As always, the Cyberlaw Podcast welcomes feedback.  Send an email to CyberlawPodcast@steptoe.com or leave a message at +1 202 862 5785.

 

Direct download: SteptoeCyberlawPodcast-146.mp3
Category:general -- posted at: 10:29am EDT

Steptoe Cyberlaw Podcast – Interview with Davis Hake and Nico Sell

Episode 145:  What Donald Trump and “Occupy Wall Street” have in common

We interview two contributors to CSIS’s Cybersecurity Agenda for the 45th President.  Considering the track record of the last three Presidents, it’s hard to be optimistic, but Davis Hake and Nico Sell offer a timely look at some of the most pressing policy issues in cybersecurity.

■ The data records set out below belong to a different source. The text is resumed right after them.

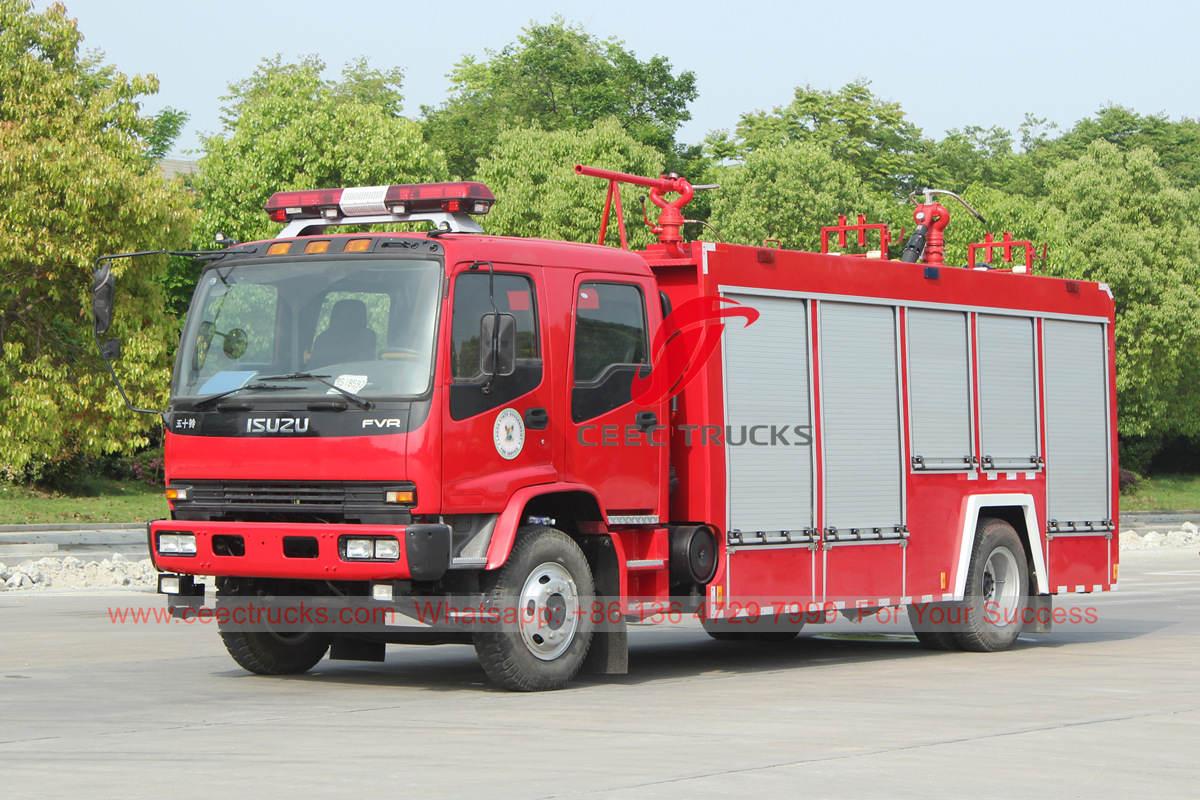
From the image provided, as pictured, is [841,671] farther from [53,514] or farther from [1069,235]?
[1069,235]

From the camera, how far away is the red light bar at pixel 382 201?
12031 mm

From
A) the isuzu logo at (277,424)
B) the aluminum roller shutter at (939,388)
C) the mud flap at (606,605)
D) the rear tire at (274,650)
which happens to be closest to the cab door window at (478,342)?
the isuzu logo at (277,424)

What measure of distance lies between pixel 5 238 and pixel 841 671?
20.9m

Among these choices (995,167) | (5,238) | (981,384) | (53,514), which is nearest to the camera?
(981,384)

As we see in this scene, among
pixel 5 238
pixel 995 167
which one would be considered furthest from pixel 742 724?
pixel 995 167

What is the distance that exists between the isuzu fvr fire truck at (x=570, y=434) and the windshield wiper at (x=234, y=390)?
18 mm

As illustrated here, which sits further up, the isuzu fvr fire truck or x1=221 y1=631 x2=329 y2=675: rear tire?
the isuzu fvr fire truck

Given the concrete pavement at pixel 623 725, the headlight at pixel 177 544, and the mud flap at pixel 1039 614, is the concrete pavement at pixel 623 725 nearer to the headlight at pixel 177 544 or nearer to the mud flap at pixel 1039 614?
the mud flap at pixel 1039 614

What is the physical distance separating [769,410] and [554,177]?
120 ft

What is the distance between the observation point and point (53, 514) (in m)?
41.2

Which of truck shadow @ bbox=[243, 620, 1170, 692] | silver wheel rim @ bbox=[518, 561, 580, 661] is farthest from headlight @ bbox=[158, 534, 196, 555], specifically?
silver wheel rim @ bbox=[518, 561, 580, 661]

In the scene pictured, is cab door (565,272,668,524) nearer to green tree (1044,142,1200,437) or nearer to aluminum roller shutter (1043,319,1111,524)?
aluminum roller shutter (1043,319,1111,524)

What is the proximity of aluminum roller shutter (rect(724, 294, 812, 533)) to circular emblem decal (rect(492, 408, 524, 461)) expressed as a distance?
1.96 metres

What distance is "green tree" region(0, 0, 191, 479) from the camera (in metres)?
31.0
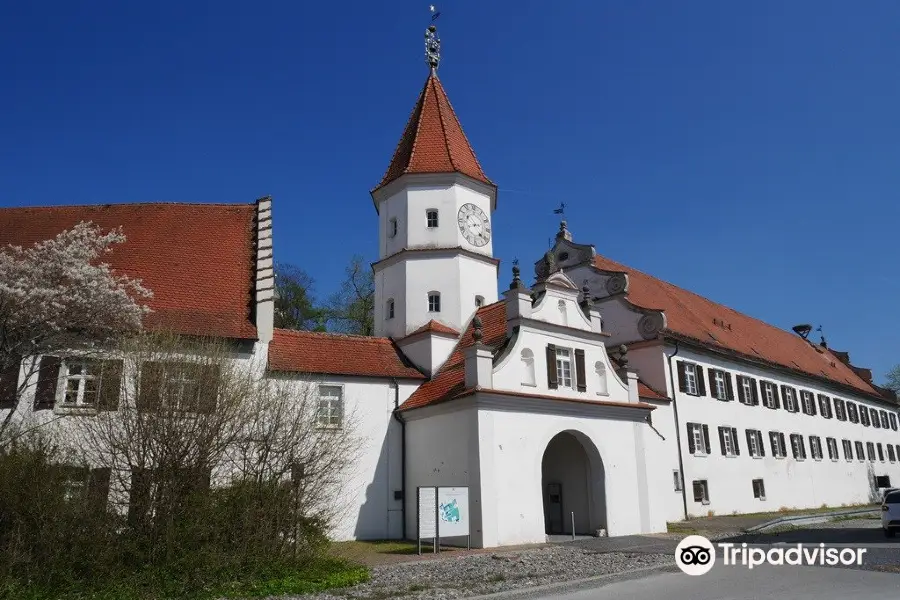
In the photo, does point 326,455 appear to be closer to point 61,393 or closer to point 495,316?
point 61,393

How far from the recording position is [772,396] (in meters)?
38.5

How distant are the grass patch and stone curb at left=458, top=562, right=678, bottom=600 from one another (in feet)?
9.88

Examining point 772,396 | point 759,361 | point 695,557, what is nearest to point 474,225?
point 695,557

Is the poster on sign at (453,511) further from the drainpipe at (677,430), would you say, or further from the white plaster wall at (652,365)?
the white plaster wall at (652,365)

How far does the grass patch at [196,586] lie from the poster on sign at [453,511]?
5.25 m

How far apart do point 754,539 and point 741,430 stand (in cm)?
1403

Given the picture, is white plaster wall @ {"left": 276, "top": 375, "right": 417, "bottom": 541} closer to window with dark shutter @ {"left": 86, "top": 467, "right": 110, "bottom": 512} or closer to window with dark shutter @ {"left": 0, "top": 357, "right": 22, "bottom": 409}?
window with dark shutter @ {"left": 0, "top": 357, "right": 22, "bottom": 409}

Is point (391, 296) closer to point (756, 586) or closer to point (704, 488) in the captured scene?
point (704, 488)

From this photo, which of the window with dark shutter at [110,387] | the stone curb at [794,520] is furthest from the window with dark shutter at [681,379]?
the window with dark shutter at [110,387]

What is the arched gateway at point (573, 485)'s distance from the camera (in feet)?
74.6

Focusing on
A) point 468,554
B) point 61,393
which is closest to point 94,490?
point 61,393

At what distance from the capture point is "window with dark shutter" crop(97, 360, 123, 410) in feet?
42.4

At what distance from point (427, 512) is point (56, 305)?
399 inches

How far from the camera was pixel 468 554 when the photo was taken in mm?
18031
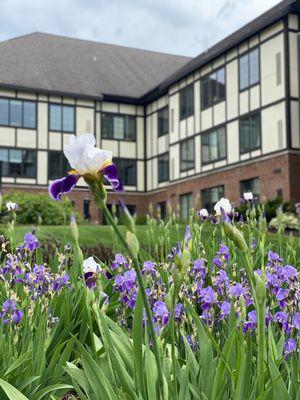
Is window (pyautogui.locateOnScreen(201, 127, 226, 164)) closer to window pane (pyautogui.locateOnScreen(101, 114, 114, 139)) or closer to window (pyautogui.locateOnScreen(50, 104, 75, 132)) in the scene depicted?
window pane (pyautogui.locateOnScreen(101, 114, 114, 139))

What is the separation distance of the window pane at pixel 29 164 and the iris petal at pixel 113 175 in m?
32.0

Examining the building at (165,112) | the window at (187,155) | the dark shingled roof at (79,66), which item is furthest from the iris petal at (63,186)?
the dark shingled roof at (79,66)

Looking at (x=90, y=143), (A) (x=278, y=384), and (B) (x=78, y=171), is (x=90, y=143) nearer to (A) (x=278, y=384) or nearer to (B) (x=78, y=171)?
Answer: (B) (x=78, y=171)

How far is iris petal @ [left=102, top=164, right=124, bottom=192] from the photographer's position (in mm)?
1809

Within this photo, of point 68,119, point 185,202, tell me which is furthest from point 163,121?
point 185,202

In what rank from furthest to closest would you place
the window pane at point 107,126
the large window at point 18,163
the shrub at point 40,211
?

In the news roundup, it’s more or less wall to wall President-elect Trump. Michael Vatis, Alan Cohn, and I talk about Russian hacking, the American election, Putin’s longtime enthusiasm for insurgent movements from “Occupy Wall Street” to “Make America Great Again,” and the President-elect’s relationship with the intelligence community.

In other news, I’m forced to choose between dissing the New York Times and dissing Apple’s surrender to Chinese censorship. Tough call, but I make it. Speaking of censorship, Russia is rapidly following China’s innovation in app store regulation.  For legal antiquarians, I suggest that the Foreign Agent Registration Act deserves a comeback.

It seems to be solidarity week.  Lots of amici have leapt to support LabMD in court now that it looks like a winner Meanwhile I stick up for Mike Masnick, the man who puts the dirt in Techdirt. He may be an colorfully opinionated jerk, but he doesn’t deserve to be a defendant.  And I congratulate Lawfare for joining the Europocrisy campaign on Schrems and China.